• _Extrait de page_
◇ ◇ ◇ ◇ ◇

VILLEURBANNE (69) : nécropole nationale de la Doua

Visité en juillet 2013
lundi 4 juin 2018
par  Philippe Landru

Ce cimetière rassemble des tombes de soldats ou de résistants, français ou issus de troupes alliées de la Première Guerre mondiale ou de la Seconde Guerre mondiale, tous Morts pour la France. Durant la Seconde Guerre mondiale, le lieu, alors ancien terrain d’entraînement de l’armée française, a servi à l’occupant nazi de lieu régulier de fusillades de résistants ; en particulier, de résistants prisonniers à Montluc. Le cimetière, inauguré en 1954, s’organise autour d’un lieu nommé la « Butte des fusillés » et se répartit selon sept carrés : A, B, C, D, E, F et G.

◇ ◇ ◇ ◇ ◇

• _Enregistrements à traiter_
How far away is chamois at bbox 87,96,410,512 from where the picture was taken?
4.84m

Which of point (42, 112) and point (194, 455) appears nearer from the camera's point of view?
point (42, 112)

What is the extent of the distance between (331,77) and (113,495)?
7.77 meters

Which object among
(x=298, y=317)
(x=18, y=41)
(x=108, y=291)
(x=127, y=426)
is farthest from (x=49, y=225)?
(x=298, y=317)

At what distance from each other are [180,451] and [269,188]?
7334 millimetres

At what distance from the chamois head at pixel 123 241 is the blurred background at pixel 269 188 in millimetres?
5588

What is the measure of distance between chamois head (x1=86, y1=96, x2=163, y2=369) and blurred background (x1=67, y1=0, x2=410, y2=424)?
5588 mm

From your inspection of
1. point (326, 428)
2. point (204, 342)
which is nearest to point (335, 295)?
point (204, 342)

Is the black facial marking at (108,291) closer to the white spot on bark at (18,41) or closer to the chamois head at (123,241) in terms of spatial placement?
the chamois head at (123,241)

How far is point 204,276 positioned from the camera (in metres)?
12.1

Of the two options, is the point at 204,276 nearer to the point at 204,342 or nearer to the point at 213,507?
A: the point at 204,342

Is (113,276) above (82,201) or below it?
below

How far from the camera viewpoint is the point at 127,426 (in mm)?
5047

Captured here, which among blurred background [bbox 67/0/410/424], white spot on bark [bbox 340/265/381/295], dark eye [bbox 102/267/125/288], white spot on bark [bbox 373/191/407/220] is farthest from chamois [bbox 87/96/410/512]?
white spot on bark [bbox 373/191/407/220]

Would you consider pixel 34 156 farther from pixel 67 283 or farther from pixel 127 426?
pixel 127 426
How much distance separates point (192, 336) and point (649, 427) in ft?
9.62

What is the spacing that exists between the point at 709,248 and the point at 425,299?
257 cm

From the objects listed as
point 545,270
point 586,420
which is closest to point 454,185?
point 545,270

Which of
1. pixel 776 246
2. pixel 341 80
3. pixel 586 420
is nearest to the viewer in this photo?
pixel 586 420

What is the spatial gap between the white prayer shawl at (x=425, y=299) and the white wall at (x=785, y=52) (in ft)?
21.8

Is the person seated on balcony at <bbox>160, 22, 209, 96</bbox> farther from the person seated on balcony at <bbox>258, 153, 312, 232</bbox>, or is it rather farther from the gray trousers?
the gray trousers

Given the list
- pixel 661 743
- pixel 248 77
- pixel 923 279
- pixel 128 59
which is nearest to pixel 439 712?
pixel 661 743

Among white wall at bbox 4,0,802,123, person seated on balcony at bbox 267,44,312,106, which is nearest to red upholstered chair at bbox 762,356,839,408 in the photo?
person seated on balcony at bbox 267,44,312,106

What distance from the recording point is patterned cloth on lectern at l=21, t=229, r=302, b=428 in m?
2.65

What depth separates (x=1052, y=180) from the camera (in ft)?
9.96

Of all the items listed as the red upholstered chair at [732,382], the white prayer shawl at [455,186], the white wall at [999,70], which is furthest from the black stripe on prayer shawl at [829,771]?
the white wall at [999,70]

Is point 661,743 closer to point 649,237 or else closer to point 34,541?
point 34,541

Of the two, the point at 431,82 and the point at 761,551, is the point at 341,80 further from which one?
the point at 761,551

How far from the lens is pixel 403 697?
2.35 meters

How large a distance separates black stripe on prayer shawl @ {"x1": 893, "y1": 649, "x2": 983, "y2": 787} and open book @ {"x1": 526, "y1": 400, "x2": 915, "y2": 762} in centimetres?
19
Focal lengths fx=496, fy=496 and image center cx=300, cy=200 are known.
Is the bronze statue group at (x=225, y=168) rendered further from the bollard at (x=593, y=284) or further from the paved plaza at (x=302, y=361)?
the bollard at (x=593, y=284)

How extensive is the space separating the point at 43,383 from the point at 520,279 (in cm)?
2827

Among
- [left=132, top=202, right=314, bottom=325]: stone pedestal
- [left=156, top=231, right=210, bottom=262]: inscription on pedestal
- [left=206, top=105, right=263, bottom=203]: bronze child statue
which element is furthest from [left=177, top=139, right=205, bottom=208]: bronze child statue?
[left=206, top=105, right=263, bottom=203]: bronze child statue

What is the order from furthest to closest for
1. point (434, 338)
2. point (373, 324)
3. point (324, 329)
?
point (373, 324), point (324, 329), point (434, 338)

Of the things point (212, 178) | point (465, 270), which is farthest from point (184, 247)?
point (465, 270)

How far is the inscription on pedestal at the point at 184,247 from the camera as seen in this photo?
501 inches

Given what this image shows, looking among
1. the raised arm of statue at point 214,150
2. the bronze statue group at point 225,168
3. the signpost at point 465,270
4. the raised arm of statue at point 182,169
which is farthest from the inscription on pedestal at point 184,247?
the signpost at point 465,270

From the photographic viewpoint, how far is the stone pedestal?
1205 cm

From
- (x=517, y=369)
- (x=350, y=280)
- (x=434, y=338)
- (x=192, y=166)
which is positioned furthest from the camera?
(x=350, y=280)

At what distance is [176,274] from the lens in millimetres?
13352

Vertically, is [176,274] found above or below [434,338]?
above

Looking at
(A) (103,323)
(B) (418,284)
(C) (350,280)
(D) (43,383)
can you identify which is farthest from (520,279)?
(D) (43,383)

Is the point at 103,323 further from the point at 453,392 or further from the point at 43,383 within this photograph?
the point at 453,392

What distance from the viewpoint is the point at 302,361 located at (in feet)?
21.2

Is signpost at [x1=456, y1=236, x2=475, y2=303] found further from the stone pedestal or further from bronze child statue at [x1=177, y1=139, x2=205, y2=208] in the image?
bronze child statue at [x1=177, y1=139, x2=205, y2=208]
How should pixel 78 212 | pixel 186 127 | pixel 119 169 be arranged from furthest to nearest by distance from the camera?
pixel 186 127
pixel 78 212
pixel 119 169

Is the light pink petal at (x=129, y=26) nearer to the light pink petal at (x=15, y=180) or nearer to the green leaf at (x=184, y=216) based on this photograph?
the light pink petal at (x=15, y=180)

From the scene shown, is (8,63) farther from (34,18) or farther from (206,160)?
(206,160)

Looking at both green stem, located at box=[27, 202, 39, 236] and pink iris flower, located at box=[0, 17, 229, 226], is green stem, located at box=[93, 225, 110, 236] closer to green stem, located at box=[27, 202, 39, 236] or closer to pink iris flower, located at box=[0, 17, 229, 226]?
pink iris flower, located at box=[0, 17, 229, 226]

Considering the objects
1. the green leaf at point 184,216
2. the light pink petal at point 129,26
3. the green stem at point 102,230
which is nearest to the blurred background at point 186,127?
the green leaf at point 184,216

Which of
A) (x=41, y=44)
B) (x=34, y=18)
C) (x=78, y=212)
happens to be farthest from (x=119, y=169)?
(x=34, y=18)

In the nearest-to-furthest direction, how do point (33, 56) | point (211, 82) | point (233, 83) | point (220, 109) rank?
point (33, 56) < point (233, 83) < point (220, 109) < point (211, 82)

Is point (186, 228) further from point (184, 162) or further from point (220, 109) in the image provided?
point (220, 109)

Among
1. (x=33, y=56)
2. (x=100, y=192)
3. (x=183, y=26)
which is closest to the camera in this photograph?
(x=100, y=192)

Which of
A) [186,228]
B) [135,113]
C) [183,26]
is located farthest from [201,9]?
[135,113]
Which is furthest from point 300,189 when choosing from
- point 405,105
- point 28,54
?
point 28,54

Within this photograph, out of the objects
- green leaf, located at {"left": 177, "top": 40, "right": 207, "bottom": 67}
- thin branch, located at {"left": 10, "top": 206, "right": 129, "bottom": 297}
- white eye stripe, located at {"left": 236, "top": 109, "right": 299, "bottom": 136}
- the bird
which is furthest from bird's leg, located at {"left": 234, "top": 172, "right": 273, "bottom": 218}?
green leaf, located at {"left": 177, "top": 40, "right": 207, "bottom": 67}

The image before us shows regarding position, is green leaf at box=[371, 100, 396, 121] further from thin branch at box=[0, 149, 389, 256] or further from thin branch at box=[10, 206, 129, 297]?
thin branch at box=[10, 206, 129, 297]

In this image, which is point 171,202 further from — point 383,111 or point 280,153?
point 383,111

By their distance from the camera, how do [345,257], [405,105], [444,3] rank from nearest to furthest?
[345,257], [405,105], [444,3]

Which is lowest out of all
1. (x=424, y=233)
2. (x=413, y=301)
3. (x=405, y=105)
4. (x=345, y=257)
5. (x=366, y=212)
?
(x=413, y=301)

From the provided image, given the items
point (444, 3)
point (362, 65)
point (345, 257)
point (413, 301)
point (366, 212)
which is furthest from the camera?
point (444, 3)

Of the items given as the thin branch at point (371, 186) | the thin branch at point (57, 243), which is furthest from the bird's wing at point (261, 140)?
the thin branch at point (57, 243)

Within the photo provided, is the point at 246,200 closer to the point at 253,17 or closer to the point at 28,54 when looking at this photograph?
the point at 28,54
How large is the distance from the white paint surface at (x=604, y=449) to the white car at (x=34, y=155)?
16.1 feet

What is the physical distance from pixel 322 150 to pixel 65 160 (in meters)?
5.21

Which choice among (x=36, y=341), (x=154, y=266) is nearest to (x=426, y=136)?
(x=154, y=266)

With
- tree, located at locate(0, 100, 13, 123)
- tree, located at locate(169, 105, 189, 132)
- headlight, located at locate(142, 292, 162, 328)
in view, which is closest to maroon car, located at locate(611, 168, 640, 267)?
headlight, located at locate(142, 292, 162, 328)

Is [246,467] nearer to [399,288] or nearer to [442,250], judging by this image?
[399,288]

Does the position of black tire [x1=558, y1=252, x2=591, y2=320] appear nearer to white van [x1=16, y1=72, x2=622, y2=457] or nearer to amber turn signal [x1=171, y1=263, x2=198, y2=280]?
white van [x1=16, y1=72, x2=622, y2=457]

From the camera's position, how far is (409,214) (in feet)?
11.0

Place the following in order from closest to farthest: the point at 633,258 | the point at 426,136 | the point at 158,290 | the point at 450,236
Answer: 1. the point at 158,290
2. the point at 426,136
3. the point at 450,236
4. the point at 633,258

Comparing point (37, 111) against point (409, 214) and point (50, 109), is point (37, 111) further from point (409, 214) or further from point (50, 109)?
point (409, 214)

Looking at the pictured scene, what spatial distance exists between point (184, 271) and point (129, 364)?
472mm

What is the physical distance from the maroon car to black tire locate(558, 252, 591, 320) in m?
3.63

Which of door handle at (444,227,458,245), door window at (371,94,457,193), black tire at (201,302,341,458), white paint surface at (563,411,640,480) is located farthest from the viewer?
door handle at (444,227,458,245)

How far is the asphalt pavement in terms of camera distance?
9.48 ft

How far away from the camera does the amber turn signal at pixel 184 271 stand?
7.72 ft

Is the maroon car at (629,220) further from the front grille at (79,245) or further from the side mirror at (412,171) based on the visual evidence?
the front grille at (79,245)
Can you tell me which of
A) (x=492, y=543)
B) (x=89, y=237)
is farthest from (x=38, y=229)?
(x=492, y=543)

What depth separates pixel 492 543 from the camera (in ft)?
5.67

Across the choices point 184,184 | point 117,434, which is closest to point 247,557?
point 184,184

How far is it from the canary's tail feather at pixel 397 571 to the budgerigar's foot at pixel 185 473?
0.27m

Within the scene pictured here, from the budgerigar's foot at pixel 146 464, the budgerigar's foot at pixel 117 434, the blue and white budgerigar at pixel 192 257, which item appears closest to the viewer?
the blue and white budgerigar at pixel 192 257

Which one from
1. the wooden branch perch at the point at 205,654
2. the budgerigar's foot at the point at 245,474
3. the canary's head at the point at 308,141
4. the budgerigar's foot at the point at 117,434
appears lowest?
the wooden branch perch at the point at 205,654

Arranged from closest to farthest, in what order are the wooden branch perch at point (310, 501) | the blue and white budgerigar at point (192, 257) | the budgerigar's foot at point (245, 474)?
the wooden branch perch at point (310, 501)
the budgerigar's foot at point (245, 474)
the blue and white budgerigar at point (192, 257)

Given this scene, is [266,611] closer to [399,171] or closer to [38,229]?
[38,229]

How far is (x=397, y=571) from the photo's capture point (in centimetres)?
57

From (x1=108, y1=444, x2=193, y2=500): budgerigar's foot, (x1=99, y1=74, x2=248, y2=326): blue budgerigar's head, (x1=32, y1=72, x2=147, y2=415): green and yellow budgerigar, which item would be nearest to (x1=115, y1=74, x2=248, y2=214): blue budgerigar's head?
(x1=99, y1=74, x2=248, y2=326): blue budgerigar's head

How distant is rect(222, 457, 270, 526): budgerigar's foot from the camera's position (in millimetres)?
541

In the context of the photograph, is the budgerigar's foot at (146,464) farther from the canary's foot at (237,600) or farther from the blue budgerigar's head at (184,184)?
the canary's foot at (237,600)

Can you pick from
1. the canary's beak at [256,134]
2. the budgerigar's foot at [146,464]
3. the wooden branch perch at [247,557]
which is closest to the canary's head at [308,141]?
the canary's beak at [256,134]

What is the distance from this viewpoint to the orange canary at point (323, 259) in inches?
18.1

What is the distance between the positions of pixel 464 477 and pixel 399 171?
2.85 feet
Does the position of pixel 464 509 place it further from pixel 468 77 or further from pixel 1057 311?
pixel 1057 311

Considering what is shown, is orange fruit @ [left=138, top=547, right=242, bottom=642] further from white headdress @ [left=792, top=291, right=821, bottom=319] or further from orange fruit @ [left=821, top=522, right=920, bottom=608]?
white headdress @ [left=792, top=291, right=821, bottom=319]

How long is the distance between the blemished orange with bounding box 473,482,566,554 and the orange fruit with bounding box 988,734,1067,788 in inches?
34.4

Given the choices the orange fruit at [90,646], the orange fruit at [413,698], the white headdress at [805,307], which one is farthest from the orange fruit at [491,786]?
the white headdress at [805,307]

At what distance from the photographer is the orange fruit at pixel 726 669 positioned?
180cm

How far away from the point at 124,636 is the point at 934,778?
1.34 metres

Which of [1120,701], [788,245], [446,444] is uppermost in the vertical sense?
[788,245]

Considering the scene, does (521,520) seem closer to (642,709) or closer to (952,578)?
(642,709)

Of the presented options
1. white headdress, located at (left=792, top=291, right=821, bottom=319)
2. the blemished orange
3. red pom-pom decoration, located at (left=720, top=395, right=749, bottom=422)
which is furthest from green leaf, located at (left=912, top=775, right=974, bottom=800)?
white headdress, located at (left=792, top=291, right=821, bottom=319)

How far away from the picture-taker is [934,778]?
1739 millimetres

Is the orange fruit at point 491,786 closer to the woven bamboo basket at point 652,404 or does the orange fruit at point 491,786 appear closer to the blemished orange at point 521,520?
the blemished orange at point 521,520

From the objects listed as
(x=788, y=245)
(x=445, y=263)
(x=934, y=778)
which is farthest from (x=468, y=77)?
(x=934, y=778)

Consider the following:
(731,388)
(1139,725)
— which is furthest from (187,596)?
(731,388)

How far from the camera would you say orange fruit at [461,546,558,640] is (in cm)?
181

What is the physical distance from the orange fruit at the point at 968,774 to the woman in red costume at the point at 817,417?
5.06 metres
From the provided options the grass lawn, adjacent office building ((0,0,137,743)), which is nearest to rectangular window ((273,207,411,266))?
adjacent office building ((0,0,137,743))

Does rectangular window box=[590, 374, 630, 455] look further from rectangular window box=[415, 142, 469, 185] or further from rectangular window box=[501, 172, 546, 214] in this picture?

◇ ◇ ◇ ◇ ◇

• _Consignes_
A: D'après le texte sur la nécropole de la Doua, qu'est-ce qui rattache ce lieu aux résistants fusillés pendant la Seconde Guerre mondiale ? Répondez en une à trois phrases.
B: Comptez les lignes des enregistrements qui contiennent la chaîne « meters », en tenant compte de la casse, et donnez seulement ce nombre.
Les enregistrements n'ont aucun lien avec le texte sur la nécropole de la Doua.

• _Corrigé_
A: Pendant la Seconde Guerre mondiale, ce lieu était un ancien terrain d'entraînement de l'armée française. L'occupant nazi s'en est servi comme lieu régulier de fusillades de résistants, en particulier de résistants prisonniers à Montluc.

B: 3